**Problem statement:**
Return the stretch from the line with "A poster depicting" through the line with "Middle class people enjoying food in cafe terrace." in the data below, character for character, skipping all pictures.

(Data extracted from a collection)
########################################
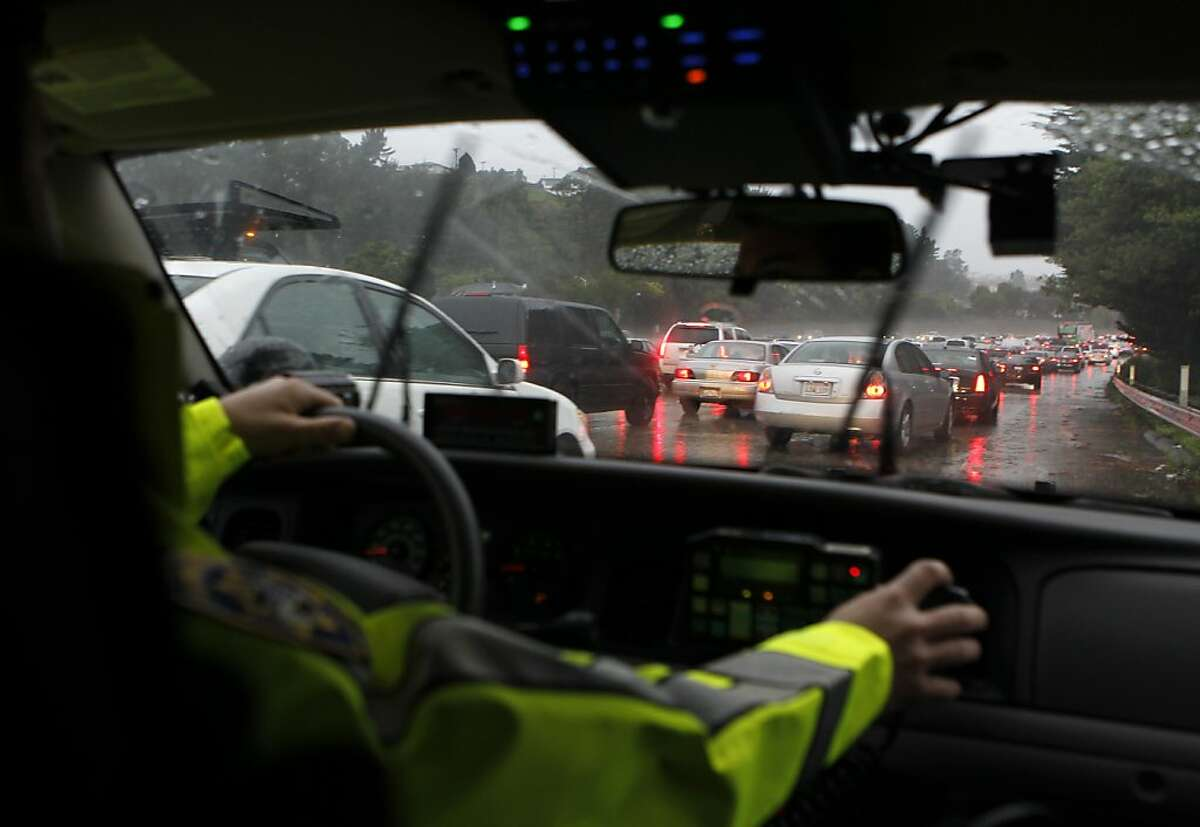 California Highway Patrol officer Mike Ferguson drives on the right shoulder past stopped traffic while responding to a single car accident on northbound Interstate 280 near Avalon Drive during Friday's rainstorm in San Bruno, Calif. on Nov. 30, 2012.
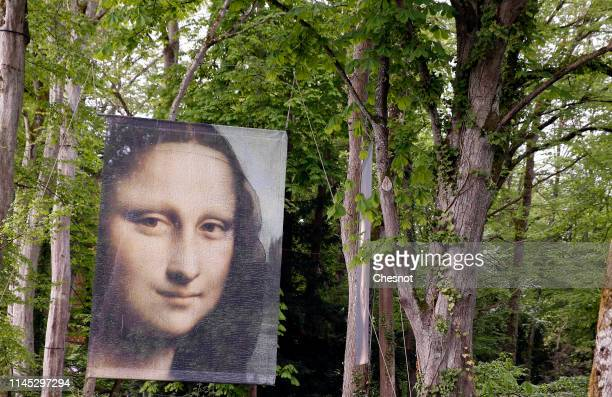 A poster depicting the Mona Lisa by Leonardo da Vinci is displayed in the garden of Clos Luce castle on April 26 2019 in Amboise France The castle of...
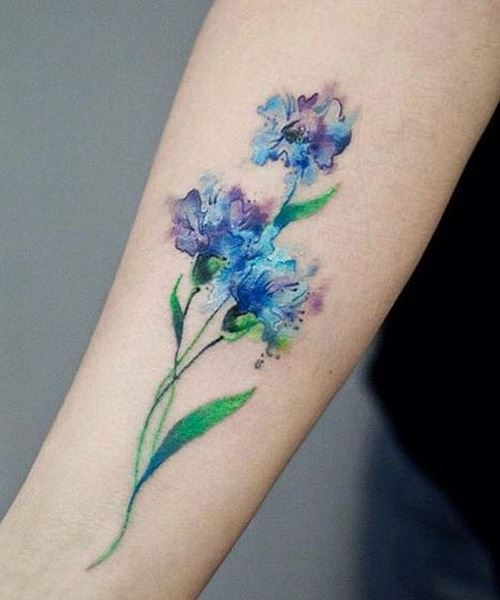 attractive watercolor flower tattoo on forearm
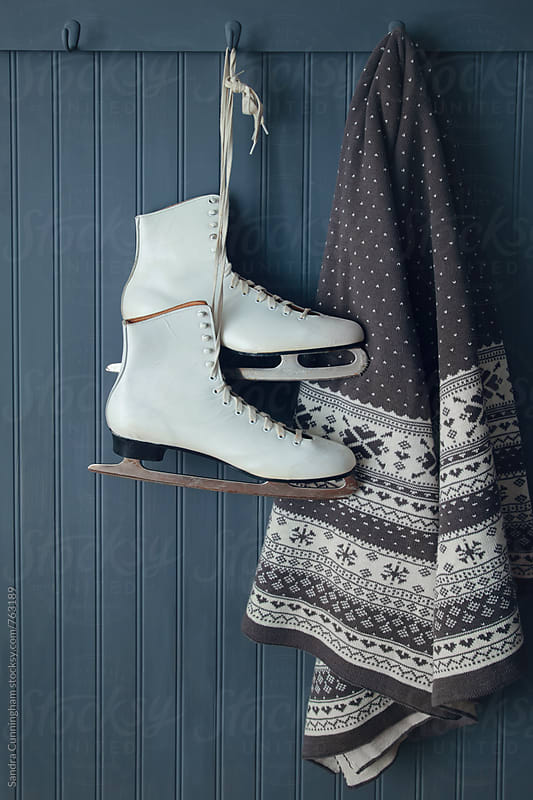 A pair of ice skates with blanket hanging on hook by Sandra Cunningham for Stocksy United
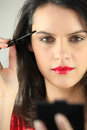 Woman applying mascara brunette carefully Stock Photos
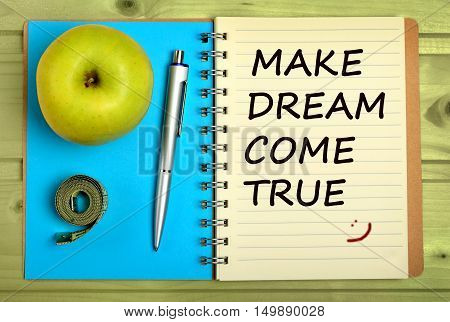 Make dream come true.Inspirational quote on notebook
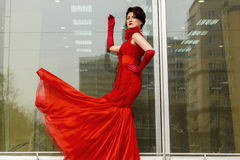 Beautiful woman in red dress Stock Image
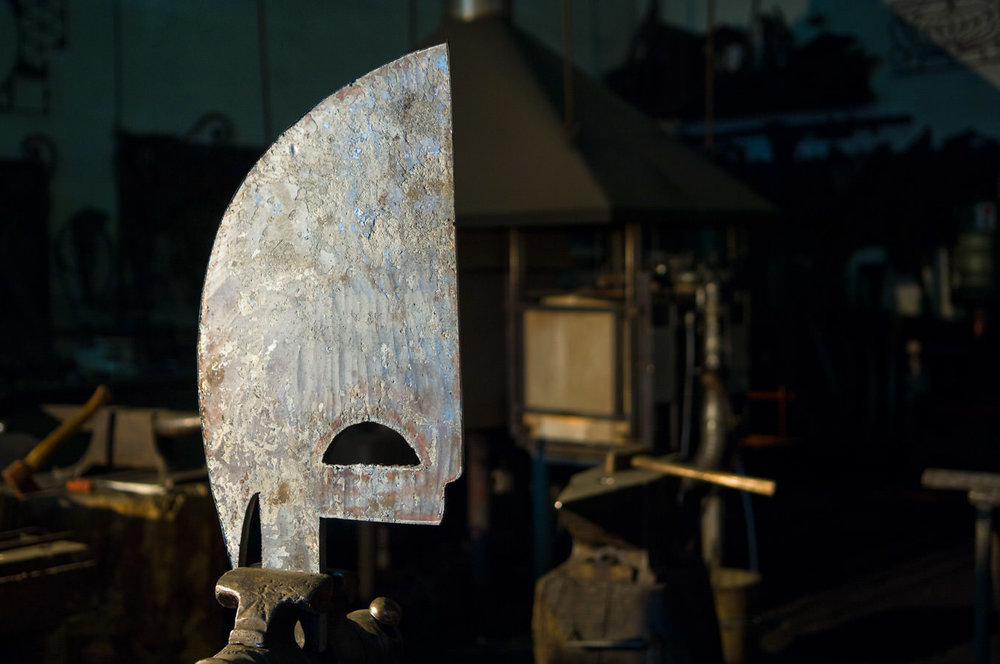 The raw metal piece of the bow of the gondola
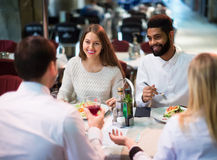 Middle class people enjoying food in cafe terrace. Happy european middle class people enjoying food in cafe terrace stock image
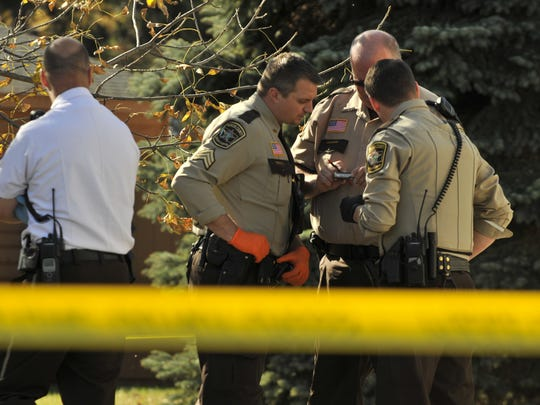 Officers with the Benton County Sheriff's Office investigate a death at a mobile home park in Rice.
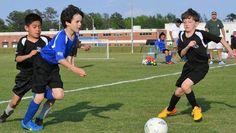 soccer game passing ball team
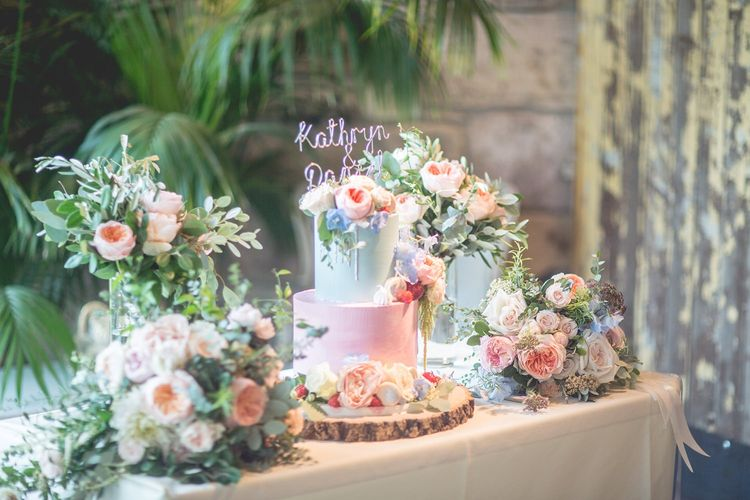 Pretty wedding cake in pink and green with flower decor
########################################
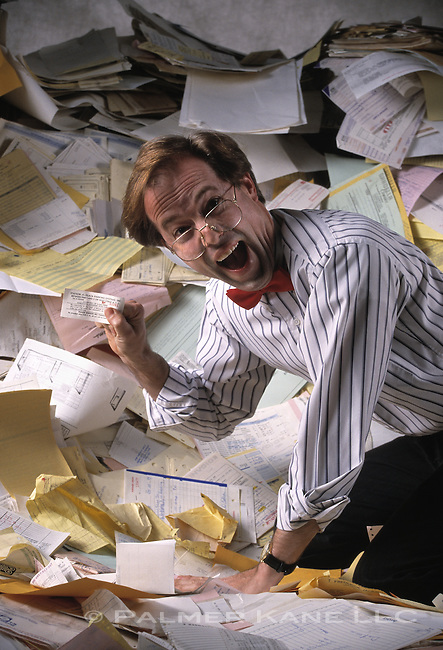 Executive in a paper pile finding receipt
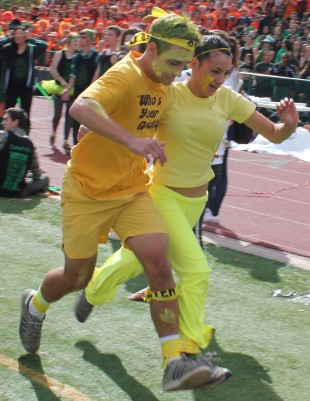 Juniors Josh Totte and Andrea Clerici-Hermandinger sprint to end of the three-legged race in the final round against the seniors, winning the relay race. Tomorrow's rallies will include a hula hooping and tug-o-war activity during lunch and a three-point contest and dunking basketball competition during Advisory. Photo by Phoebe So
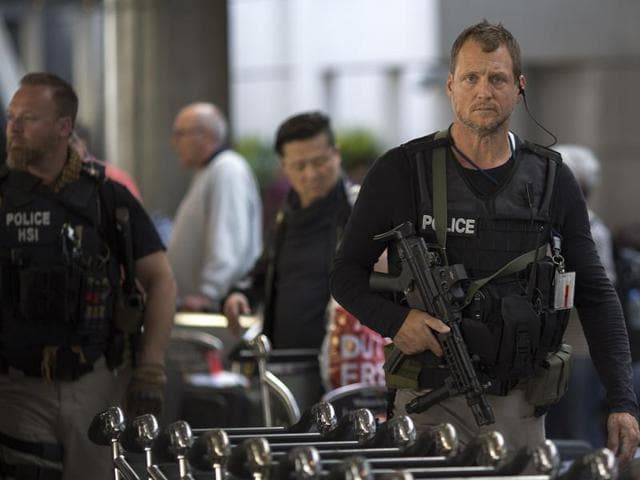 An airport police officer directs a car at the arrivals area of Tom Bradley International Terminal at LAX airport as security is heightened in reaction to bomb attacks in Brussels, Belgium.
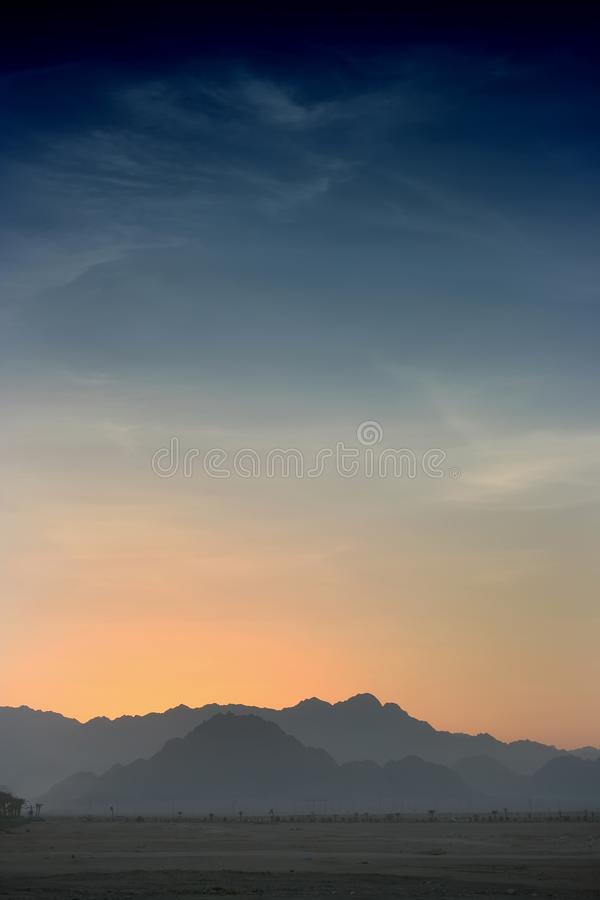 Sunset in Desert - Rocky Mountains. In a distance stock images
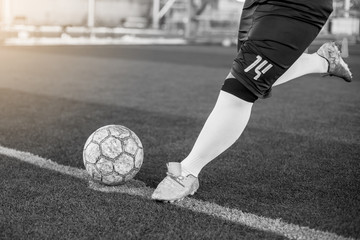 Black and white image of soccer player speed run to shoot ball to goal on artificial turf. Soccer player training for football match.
########################################
**Response to the task:**
 A poster depicting the Mona Lisa by Leonardo da Vinci is displayed in the garden of Clos Luce castle on April 26 2019 in Amboise France The castle of...
 attractive watercolor flower tattoo on forearm
 A pair of ice skates with blanket hanging on hook by Sandra Cunningham for Stocksy United
 Woman applying mascara brunette carefully Stock Photos
 Make dream come true.Inspirational quote on notebook
 Beautiful woman in red dress Stock Image
 The raw metal piece of the bow of the gondola
 Middle class people enjoying food in cafe terrace. Happy european middle class people enjoying food in cafe terrace stock image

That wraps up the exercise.